* Input records
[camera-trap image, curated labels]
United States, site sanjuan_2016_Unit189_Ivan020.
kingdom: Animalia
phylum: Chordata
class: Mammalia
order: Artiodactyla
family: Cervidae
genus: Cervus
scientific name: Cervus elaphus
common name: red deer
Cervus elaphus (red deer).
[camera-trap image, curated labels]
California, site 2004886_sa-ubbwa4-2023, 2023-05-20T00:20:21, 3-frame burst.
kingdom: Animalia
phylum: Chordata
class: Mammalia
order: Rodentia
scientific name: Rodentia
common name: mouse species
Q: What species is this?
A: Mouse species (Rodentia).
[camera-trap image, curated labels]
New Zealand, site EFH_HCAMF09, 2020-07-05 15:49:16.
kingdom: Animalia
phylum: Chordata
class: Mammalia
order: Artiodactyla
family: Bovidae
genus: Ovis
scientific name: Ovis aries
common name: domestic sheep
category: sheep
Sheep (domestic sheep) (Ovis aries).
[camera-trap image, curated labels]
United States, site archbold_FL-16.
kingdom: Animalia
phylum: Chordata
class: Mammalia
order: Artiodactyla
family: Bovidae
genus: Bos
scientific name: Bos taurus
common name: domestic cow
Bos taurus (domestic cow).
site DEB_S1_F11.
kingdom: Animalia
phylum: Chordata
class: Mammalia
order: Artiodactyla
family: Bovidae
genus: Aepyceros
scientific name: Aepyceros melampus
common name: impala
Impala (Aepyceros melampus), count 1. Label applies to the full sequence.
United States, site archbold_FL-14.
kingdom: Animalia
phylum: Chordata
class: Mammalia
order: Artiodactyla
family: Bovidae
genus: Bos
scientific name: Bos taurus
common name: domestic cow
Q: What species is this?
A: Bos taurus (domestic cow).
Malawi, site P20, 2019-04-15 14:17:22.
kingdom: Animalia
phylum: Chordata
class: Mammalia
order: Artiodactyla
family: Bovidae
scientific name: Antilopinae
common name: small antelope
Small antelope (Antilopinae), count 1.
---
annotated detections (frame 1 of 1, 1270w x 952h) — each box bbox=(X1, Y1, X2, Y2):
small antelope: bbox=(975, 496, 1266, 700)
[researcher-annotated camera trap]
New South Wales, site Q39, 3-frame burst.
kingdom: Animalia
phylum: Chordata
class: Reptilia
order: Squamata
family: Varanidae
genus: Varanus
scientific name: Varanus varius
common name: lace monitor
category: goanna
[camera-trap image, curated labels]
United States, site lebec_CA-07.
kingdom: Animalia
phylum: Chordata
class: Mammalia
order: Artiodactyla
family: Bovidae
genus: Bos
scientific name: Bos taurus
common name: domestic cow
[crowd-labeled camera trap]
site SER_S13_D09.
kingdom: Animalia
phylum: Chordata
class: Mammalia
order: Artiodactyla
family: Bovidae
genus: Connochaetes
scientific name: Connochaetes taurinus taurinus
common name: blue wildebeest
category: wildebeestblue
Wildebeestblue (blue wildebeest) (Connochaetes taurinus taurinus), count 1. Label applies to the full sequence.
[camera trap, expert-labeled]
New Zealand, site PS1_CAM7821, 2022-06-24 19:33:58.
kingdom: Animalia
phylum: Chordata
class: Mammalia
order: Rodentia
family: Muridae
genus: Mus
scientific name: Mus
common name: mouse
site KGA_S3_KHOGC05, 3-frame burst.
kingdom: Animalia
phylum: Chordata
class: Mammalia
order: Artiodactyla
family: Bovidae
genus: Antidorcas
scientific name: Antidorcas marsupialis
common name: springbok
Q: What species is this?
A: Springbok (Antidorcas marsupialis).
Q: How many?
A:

* What you should do
Extract every entry above as it appears.

* Exercise output
[camera-trap image, curated labels]
United States, site sanjuan_2016_Unit189_Ivan020.
kingdom: Animalia
phylum: Chordata
class: Mammalia
order: Artiodactyla
family: Cervidae
genus: Cervus
scientific name: Cervus elaphus
common name: red deer
Cervus elaphus (red deer).
[camera-trap image, curated labels]
California, site 2004886_sa-ubbwa4-2023, 2023-05-20T00:20:21, 3-frame burst.
kingdom: Animalia
phylum: Chordata
class: Mammalia
order: Rodentia
scientific name: Rodentia
common name: mouse species
Q: What species is this?
A: Mouse species (Rodentia).
[camera-trap image, curated labels]
New Zealand, site EFH_HCAMF09, 2020-07-05 15:49:16.
kingdom: Animalia
phylum: Chordata
class: Mammalia
order: Artiodactyla
family: Bovidae
genus: Ovis
scientific name: Ovis aries
common name: domestic sheep
category: sheep
Sheep (domestic sheep) (Ovis aries).
[camera-trap image, curated labels]
United States, site archbold_FL-16.
kingdom: Animalia
phylum: Chordata
class: Mammalia
order: Artiodactyla
family: Bovidae
genus: Bos
scientific name: Bos taurus
common name: domestic cow
Bos taurus (domestic cow).
site DEB_S1_F11.
kingdom: Animalia
phylum: Chordata
class: Mammalia
order: Artiodactyla
family: Bovidae
genus: Aepyceros
scientific name: Aepyceros melampus
common name: impala
Impala (Aepyceros melampus), count 1. Label applies to the full sequence.
United States, site archbold_FL-14.
kingdom: Animalia
phylum: Chordata
class: Mammalia
order: Artiodactyla
family: Bovidae
genus: Bos
scientific name: Bos taurus
common name: domestic cow
Q: What species is this?
A: Bos taurus (domestic cow).
Malawi, site P20, 2019-04-15 14:17:22.
kingdom: Animalia
phylum: Chordata
class: Mammalia
order: Artiodactyla
family: Bovidae
scientific name: Antilopinae
common name: small antelope
Small antelope (Antilopinae), count 1.
---
annotated detections (frame 1 of 1, 1270w x 952h) — each box bbox=(X1, Y1, X2, Y2):
small antelope: bbox=(975, 496, 1266, 700)
[researcher-annotated camera trap]
New South Wales, site Q39, 3-frame burst.
kingdom: Animalia
phylum: Chordata
class: Reptilia
order: Squamata
family: Varanidae
genus: Varanus
scientific name: Varanus varius
common name: lace monitor
category: goanna
[camera-trap image, curated labels]
United States, site lebec_CA-07.
kingdom: Animalia
phylum: Chordata
class: Mammalia
order: Artiodactyla
family: Bovidae
genus: Bos
scientific name: Bos taurus
common name: domestic cow
[crowd-labeled camera trap]
site SER_S13_D09.
kingdom: Animalia
phylum: Chordata
class: Mammalia
order: Artiodactyla
family: Bovidae
genus: Connochaetes
scientific name: Connochaetes taurinus taurinus
common name: blue wildebeest
category: wildebeestblue
Wildebeestblue (blue wildebeest) (Connochaetes taurinus taurinus), count 1. Label applies to the full sequence.
[camera trap, expert-labeled]
New Zealand, site PS1_CAM7821, 2022-06-24 19:33:58.
kingdom: Animalia
phylum: Chordata
class: Mammalia
order: Rodentia
family: Muridae
genus: Mus
scientific name: Mus
common name: mouse
site KGA_S3_KHOGC05, 3-frame burst.
kingdom: Animalia
phylum: Chordata
class: Mammalia
order: Artiodactyla
family: Bovidae
genus: Antidorcas
scientific name: Antidorcas marsupialis
common name: springbok
Q: What species is this?
A: Springbok (Antidorcas marsupialis).
Q: How many?
A:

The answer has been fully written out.